Maya tried to answer, but she was crying too hard. She thought, I shouldn’t have asked you. You’d be fine now, none of this would have happened, it’s my fault.
She realized with relief tinged by shame that if she hadn’t asked, probably she herself would be the one on the sidewalk.
I don’t care if it would have been me. It should have been me.
And then a crystal-clear shard of a thought cut through her confusion and grief: It was supposed to be me.
She didn’t know where the thought came from. She couldn’t have articulated the basis.
All she knew was that she had to call Tom.
chapter
thirty-eight
RAIN
It was past midnight and they were back in Delilah’s apartment. Rain was at the laptop. He’d read the secure-site update from Larison. And he’d seen more fallout on the news: Schrader, mysteriously released from prison; three men killed in the Seattle Four Seasons; QAnon protests sprouting in major cities all over the States. He needed to go. But there were no flights until morning.
It was strange to imagine them all doing something without him. He’d wound up as the group’s de facto leader twice before. It wasn’t a role he had asked for, or one for which he considered himself well suited. But at the same time, the thought of them operating alone was . . . worrisome. Was he just flattering himself? Or looking for an excuse to get back in the game?
“Just so you know,” Larison had said, “Dox thought about bringing you in at the outset. But it sounds like you’ve persuaded him you’re serious about being retired. So you can blame this on me. I’m not as solicitous. Plus I don’t really believe you. Look at me, I live in paradise with someone I love. This is the kind of thing I do for a vacation. I don’t think you’re so different.”
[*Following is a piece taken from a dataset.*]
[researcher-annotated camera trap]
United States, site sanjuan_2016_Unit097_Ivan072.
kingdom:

Rain had thought about protesting, but then didn’t. What would it have accomplished? Beyond which, he was afraid Larison could be right. And that protesting would prove it.
He looked over at Delilah. She was sitting on the couch on the other side of the room, pretending to read. It was strange to have to coordinate on something like this. There had been a time in his life when there was no need to compromise, when he had lived alone, aloof, apart. But when he looked back on that time now, he realized all of it was itself a giant compromise, one that, while protecting his body, had been steadily suffocating his soul.
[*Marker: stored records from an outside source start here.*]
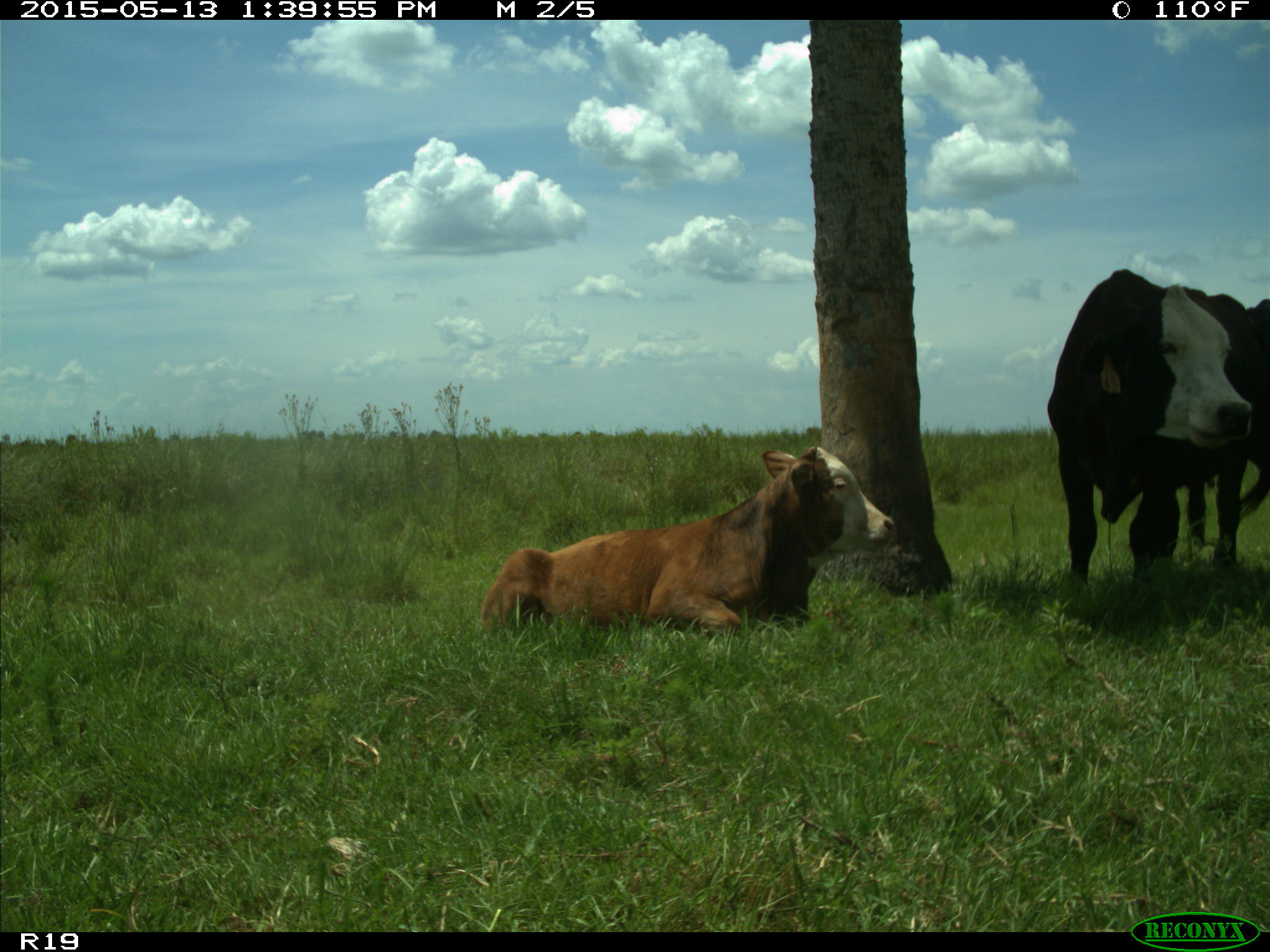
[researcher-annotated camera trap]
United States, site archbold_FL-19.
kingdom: Animalia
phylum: Chordata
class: Mammalia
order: Artiodactyla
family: Bovidae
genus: Bos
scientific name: Bos taurus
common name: domestic cow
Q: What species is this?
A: Bos taurus (domestic cow).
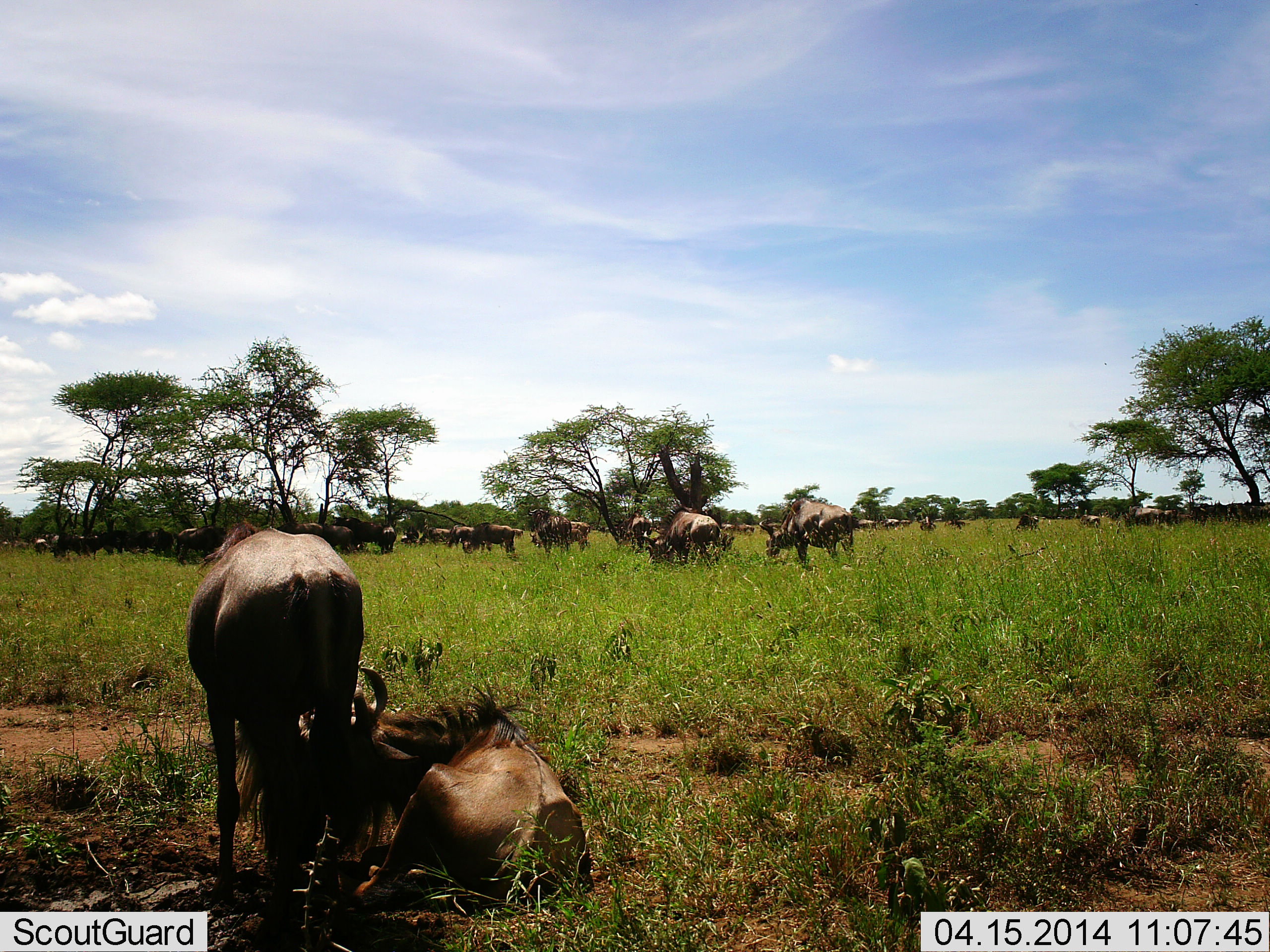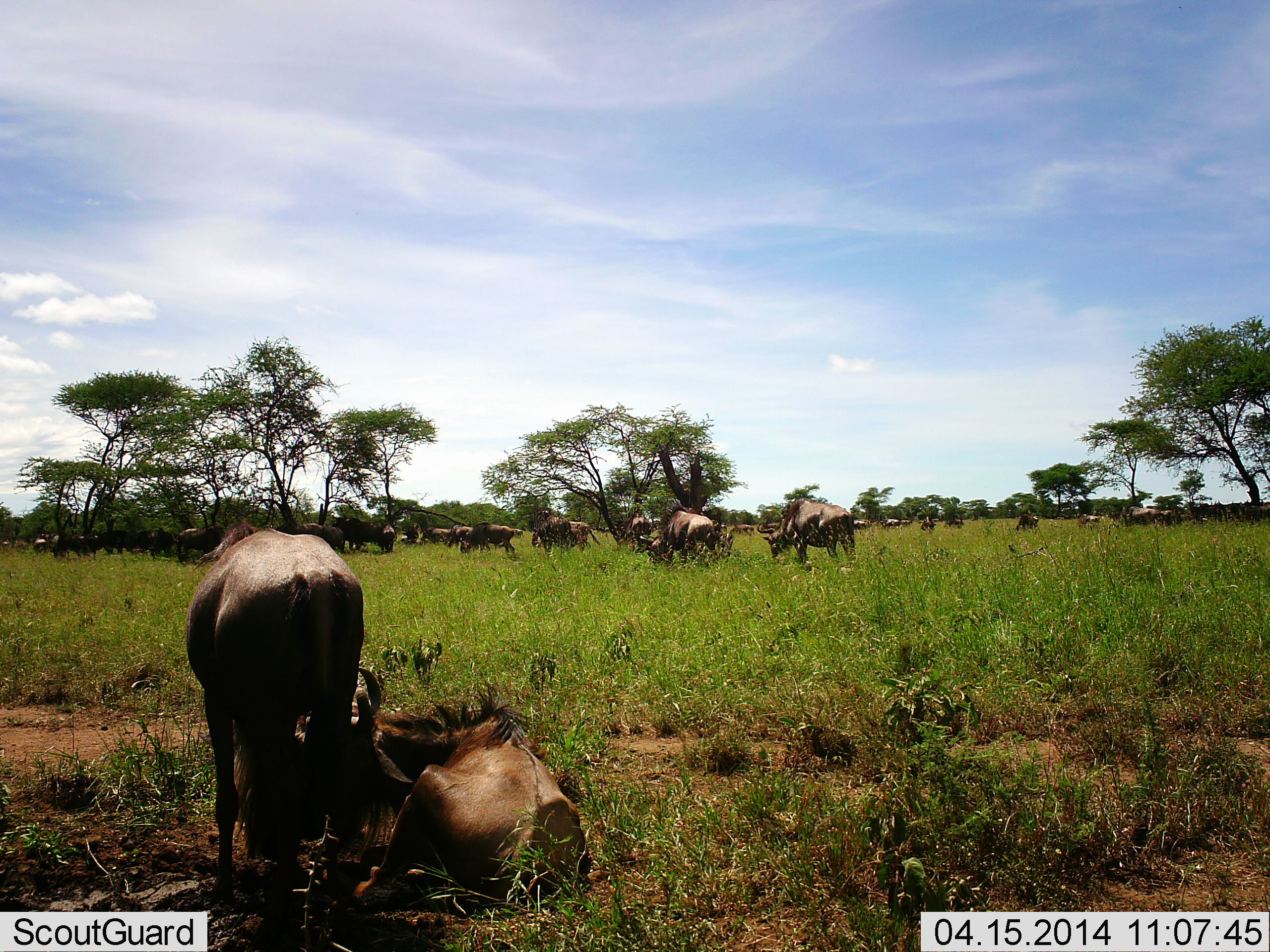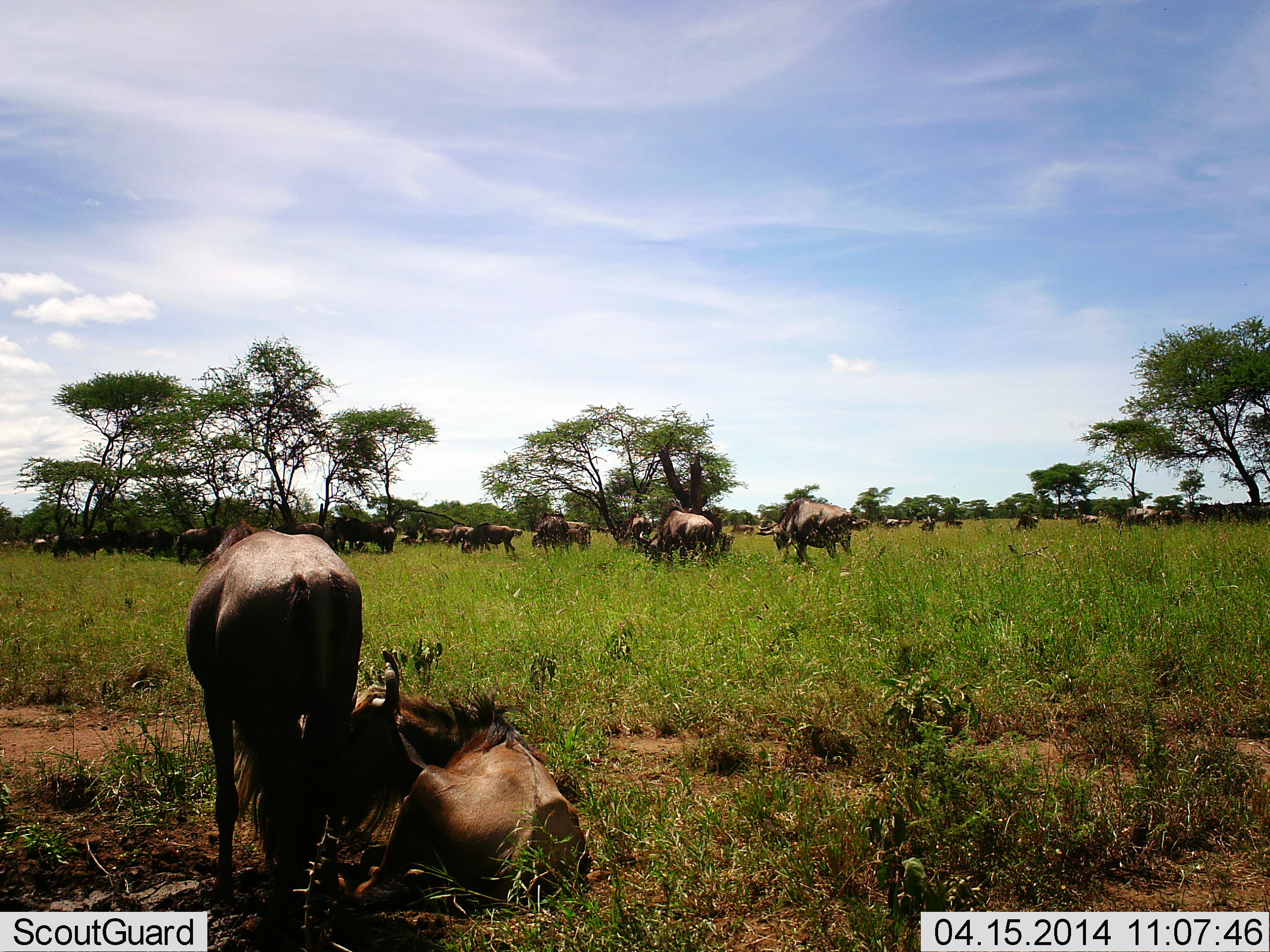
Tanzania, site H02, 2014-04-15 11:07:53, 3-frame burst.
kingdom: Animalia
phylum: Chordata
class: Mammalia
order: Artiodactyla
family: Bovidae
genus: Connochaetes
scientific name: Connochaetes taurinus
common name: blue wildebeest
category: wildebeest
Wildebeest (blue wildebeest) (Connochaetes taurinus), count 11-50. Behavior (volunteer vote fractions): standing 70%, resting 100%, moving 20%, interacting 20%. Young present (vote fraction): 10%. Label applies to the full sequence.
He started to say something, then stopped. She’d stymied all his earlier efforts to discuss it with an impenetrable wall of It’s fine. He didn’t blame her. She was done with Mossad. Done with the life. So as fond as she was of Dox, she resented the big sniper for refusing to get out as she had. And even more, she resented Livia, who in her mind had once before pulled Dox, and therefore all of them, into her war against child abusers.
But as he sat silently in front of the laptop considering his options, apparently she couldn’t abide the silence any longer. She closed her book and walked over. “All right, tell me. Is this coming from Livia?”
Well, at least they were talking. Though the silence suddenly felt safer.